> PROMPT
Copy out the data from the line containing "Tomy Инерционная игрушка" to its last line, exactly. No pictures.

> GIVEN INFORMATION
Segment Open
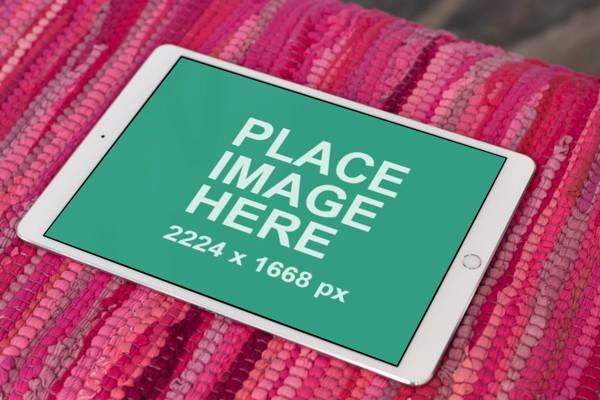 Landspace iPad Pro mockup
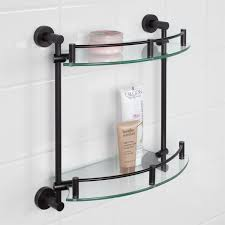 made of durable solid brass and tempered glass this shelf promises to last 920446signature hardware bathroom shelves 89 95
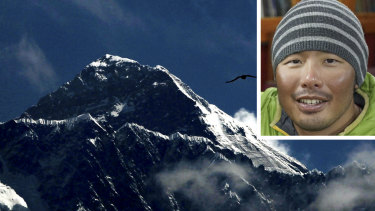 Australian man Gilian Lee was found stranded and unconscious on Mount Everest last week.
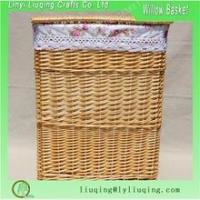 Buy cheap Wicker Laundry Baskets Large wicker basket with lid for hotel from wholesalers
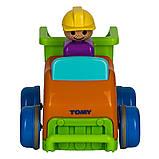 Tomy Инерционная игрушка Грузовичок, 1012-2, фото 4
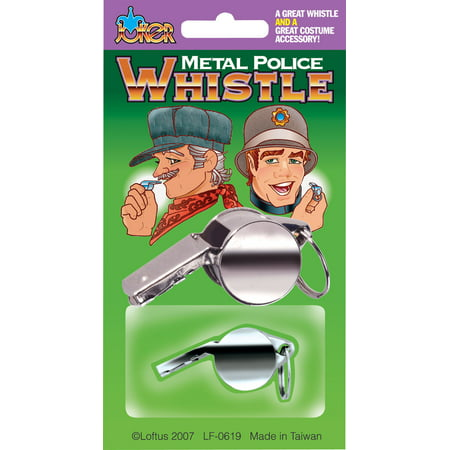 Conductor Halloween Costumes (Joker Metal Police & Train Conductor Costume Whistle, Silver,)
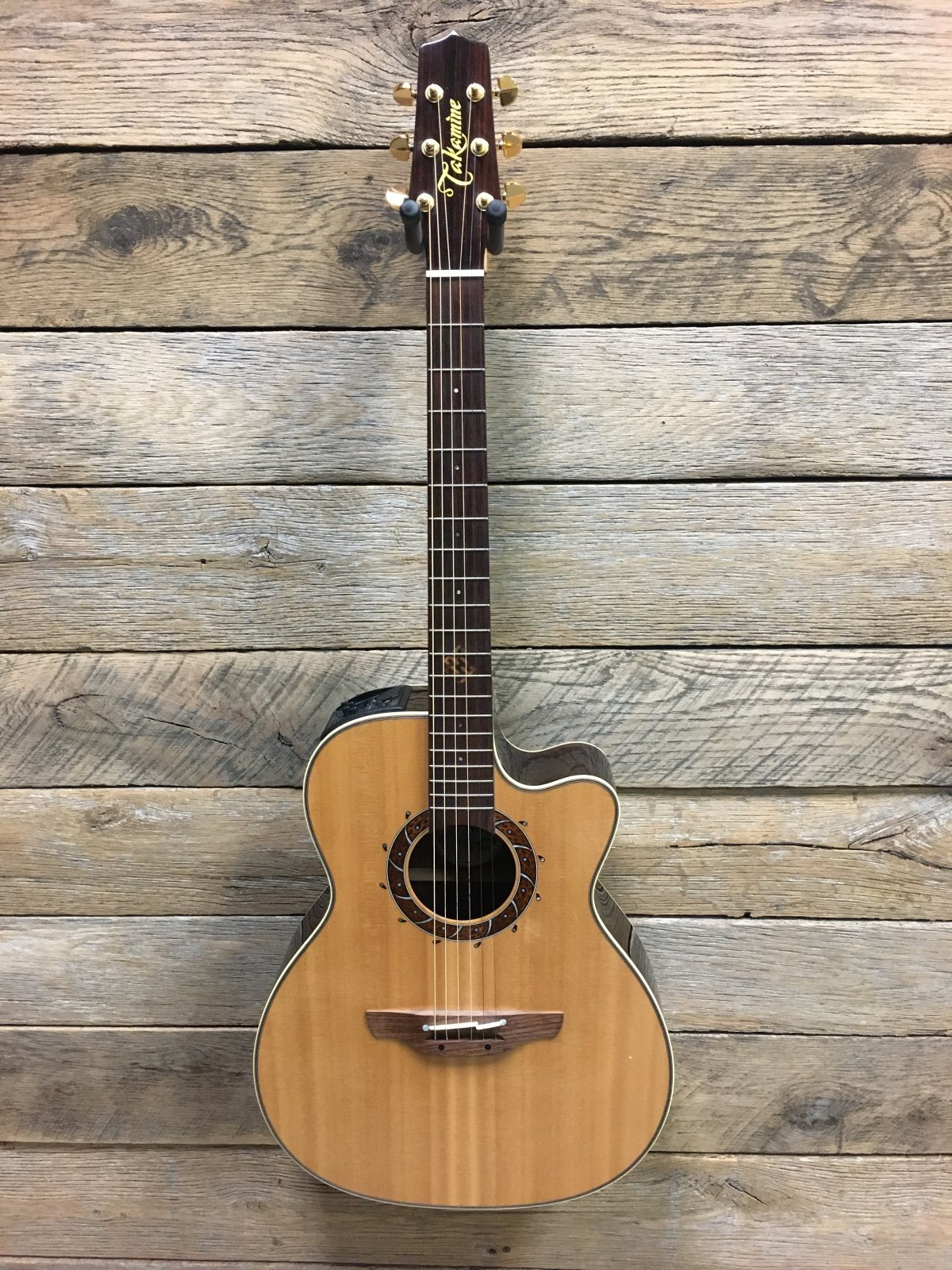 Used Takamine LTD2006 with case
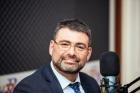 Константин Апарцин, фото З. Весны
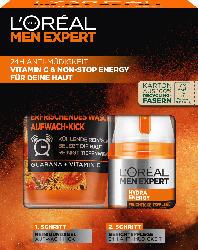 L'ORÉAL Men Expert Hydra Energy Pflege+Reinigung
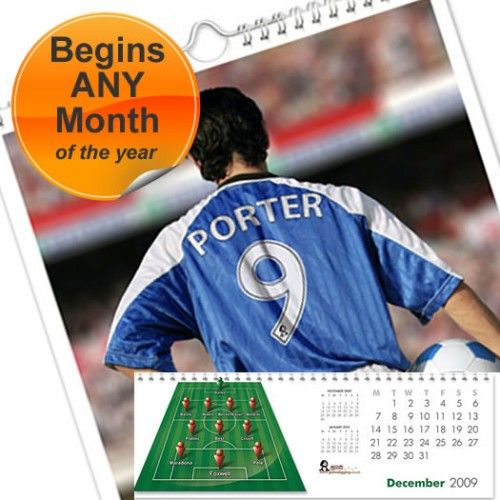 Personalised Football Calendar  from Personalised Gifts Shop - ONLY £9.99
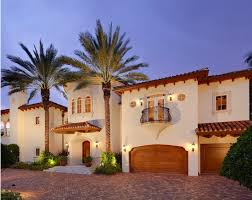 exterior of homes designs exterior paint ideas paint ideas and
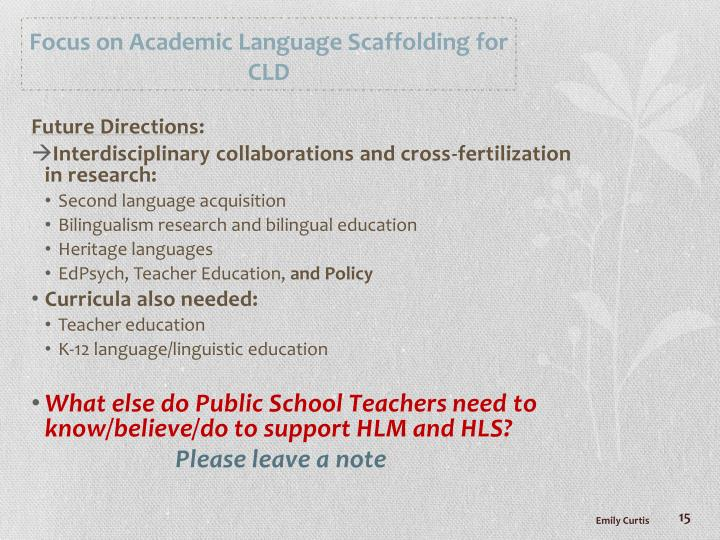 Focus on Academic Language Scaffolding for CLD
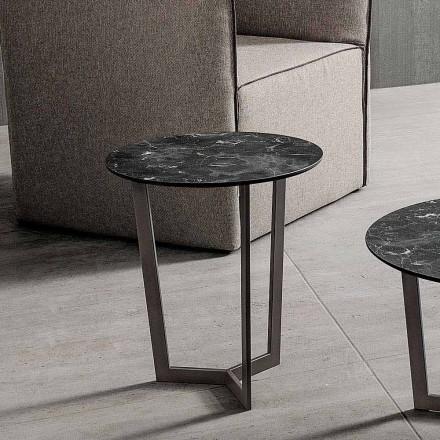 Mesa de centro con tapa redonda en HPL laminado Made in Italy - Mina
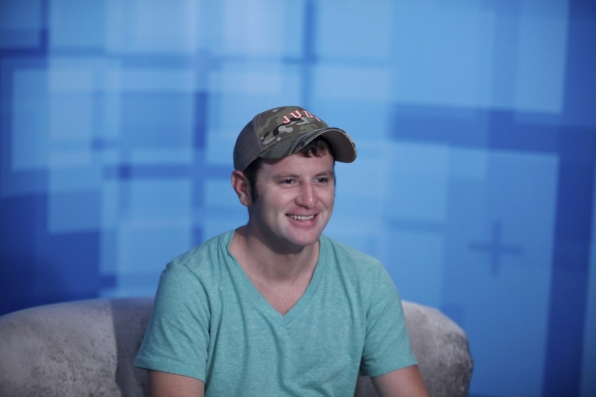 Big Brother 15 Recap: Judd Daugherty Evicted (Again) — His Own Fault?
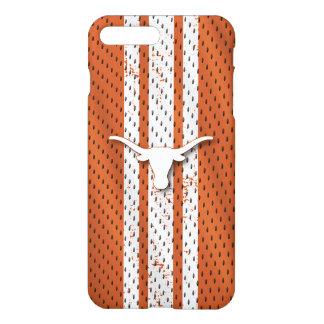 Universität von Texas | Longhorns-Jersey-Muster iPhone 8 Plus/7 Plus Hülle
Segment Closed
> FINAL ANSWER
 Tomy Инерционная игрушка Грузовичок, 1012-2, фото 4
 Conductor Halloween Costumes (Joker Metal Police & Train Conductor Costume Whistle, Silver,)
 Used Takamine LTD2006 with case
 Константин Апарцин, фото З. Весны
 L'ORÉAL Men Expert Hydra Energy Pflege+Reinigung
 Personalised Football Calendar  from Personalised Gifts Shop - ONLY £9.99
 exterior of homes designs exterior paint ideas paint ideas and
 Focus on Academic Language Scaffolding for CLD
 Mesa de centro con tapa redonda en HPL laminado Made in Italy - Mina
 Big Brother 15 Recap: Judd Daugherty Evicted (Again) — His Own Fault?
 Universität von Texas | Longhorns-Jersey-Muster iPhone 8 Plus/7 Plus Hülle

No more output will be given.